Germany Faces Economic Weakness as Central Bank Cautiously Plans Rate Cuts

FRANKFURT, Nov 25 - Germany is experiencing a prolonged period of economic weakness, according to Bundesbank President Joachim Nagel. He noted that the country's economy has been stagnant for two and a half years, with a bleak outlook due to lackluster export demand and a recession in its oversized industrial sector.

In a recent speech, Nagel indicated that stagnation is expected to continue into the final quarter of this year, potentially resulting in negative growth. He emphasized that while weak growth may suppress consumer prices, caution is necessary regarding interest rate cuts by the European Central Bank (ECB).

Wage growth remains a concern, and underlying inflation is still high. Additionally, Nagel warned that trade policies from the new U.S. administration could introduce inflationary pressures. He advocated for gradual monetary policy adjustments rather than swift changes.

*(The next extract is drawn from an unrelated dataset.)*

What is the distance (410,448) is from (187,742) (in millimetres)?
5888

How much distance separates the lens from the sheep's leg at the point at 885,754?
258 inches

The ECB has already reduced interest rates three times this year, with a fourth reduction anticipated on December 12. Market speculation suggests a 40% chance of a larger cut of 50 basis points, rather than the usual 25, reflecting the current economic climate.

By the end of next year, the ECB’s deposit rate is projected to decrease to 1.75%, below the neutral rate, indicating market expectations for further central bank stimulus.